Как верен другим законам другого жанра - исторической драмы - Пол Моррисон в "Соломоне и Гаенор". Опять глухая, теперь уэлльская, провинция как место действия. Опять национальный, теперь еврейский, вопрос на сюжетной повестке дня. Но аранжировка не комедийная, а ровно наоборот - неизбывно драматическая. В "Комнате для Ромео Брасса" имя шекспировского героя, коим родители вздумали осчастливить своего отпрыска, появлялось исключительно из насмешливых авторских побуждений. А вот Соломон и Гаенор - натуральные Ромео и Джульетта с поправкой на местный колорит: глава семейства Монтекки держит суконную лавочку и носит пейсы, а у краснолицых мужчин из рода Капулетти в чести пивные посиделки с дружками в пабе. У любви юных героев, как и положено, печальный исход. Вина за такой исход распределяется автором, как и положено, между двумя конфликтующими сторонами. Однако не поровну: религиозная неуступчивость иудейской семьи, для которой требования веры дороже счастья сына, не мила автору все же больше, чем грубые нравы уэлльских селян.
Это у них семейное
Как следует из сказанного выше, семья - не как таковая, а почти непременно в качестве пресловутой "ячейки общества" - поставлена новым британским кино во главу угла.
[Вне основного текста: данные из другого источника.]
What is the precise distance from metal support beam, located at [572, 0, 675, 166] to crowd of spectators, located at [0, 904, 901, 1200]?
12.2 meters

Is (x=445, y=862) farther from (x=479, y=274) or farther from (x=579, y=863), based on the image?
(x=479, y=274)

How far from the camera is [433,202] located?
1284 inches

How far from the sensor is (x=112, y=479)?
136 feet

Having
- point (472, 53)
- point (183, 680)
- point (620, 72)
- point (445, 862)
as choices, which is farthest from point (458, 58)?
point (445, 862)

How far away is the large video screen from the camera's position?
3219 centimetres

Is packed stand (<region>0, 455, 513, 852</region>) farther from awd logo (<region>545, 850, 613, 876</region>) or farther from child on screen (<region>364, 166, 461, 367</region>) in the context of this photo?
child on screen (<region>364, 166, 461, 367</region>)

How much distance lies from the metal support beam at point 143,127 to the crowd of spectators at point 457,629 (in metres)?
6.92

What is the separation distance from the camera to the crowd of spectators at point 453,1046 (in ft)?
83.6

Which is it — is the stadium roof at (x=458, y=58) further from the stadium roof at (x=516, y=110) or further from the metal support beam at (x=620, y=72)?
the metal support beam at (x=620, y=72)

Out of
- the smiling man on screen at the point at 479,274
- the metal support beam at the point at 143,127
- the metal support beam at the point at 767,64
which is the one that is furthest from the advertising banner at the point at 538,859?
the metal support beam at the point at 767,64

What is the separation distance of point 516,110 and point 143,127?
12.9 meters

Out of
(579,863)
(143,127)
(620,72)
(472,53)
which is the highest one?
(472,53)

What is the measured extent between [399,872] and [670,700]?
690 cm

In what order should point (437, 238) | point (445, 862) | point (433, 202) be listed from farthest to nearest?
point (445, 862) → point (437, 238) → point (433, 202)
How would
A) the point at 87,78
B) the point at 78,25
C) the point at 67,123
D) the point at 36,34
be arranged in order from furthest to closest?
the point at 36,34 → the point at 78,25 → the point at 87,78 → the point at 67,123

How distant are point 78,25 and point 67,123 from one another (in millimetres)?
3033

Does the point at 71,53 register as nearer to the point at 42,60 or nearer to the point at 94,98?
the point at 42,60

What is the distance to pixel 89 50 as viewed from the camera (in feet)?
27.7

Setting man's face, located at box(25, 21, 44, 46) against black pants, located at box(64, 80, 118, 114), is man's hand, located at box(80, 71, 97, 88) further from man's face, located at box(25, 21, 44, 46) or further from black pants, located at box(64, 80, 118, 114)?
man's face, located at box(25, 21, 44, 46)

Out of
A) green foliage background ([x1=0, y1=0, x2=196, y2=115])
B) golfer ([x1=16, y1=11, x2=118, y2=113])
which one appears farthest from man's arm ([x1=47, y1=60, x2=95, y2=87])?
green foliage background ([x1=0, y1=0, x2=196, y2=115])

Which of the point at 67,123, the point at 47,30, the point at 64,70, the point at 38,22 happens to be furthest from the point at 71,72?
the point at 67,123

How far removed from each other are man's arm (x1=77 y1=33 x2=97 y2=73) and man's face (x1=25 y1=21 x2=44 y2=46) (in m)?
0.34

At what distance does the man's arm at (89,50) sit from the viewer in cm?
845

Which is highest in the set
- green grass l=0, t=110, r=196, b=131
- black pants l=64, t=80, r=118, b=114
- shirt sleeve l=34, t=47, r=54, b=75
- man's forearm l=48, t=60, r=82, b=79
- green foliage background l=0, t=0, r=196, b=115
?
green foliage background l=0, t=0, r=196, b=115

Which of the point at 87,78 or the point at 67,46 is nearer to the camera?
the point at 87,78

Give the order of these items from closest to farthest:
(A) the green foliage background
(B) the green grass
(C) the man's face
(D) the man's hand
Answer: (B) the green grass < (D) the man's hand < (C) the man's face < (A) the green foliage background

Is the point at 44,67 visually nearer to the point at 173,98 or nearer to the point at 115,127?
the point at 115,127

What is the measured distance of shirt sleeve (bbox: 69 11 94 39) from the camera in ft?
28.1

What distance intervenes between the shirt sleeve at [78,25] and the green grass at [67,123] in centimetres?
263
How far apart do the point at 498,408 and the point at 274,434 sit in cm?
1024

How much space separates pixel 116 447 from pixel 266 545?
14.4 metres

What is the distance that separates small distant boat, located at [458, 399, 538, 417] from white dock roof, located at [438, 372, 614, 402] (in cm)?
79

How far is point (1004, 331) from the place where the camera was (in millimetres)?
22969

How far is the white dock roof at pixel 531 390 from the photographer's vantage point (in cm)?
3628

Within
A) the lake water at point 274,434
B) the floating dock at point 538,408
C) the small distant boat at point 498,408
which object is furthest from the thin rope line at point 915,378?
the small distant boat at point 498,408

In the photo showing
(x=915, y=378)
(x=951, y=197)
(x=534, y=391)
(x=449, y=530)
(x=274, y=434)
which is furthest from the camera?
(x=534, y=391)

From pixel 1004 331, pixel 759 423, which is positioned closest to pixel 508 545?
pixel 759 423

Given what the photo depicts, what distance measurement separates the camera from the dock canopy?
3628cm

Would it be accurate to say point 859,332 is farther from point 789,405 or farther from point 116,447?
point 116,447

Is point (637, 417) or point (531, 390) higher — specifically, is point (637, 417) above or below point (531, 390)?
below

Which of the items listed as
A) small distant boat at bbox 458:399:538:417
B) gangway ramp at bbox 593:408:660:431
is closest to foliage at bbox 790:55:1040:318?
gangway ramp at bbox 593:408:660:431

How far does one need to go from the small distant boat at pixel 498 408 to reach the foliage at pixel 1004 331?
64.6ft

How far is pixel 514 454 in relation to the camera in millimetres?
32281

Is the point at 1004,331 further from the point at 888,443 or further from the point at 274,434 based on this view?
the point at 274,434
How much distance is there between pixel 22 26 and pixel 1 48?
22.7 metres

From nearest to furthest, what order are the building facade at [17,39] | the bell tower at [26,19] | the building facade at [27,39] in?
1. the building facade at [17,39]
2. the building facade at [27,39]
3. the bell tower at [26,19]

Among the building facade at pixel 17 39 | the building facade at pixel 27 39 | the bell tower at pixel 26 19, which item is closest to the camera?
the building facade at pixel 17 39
Мотивы семейных связей и взаимозависимости в "Голоске" и "Славных людях", "Востоке..." и "Комнате для Ромео Брасса" разработаны с разной мерой подробности, однако мотивы эти никогда не формальные сюжетные узоры, но всегда - смыслообразующие силы. В наибольшей степени сказанное относится к двум фильмам - "С тобой и без тебя" и уже упомянутой "Зоне военных действий". В картине Майкла Уинтерботтома героиня Рози никак не может забеременеть от законного мужа Винсента, что немало напрягает их обоих, заставляет искать освобождение в посторонних интрижках, но в конце концов все образуется: вестником счастья выступает справочка из женской консультации, сообщающая о том, что Рози таки беременна. История эта остается вполне банальной, несмотря на формальные ухищрения режиссера, постоянно играющего с границами кадра в одному ему, Уинтерботтому, интересные игры.
Другое дело - сверхтрадиционная по форме "Зона военных действий". Мрачная, безысходная, бесстыдно физиологичная семейная драма, фактура которой - прокисшая от дождя земля, каменные стены, промокшая одежда, некрасивые тела - прямо-таки тактильно ощутима для взгляда. Пубертатные страдания угреватого подростка с подпольными "достоевскими" комплексами, липкая тайна инцеста, распад и гниль под тонкой прозрачной корочкой благополучия - страхи, комплексы и мании, что клубятся во чреве этой отдельно взятой "Зоны...", возможно, говорят об "английской душе" больше, чем все прочие фильмы вместе взятые.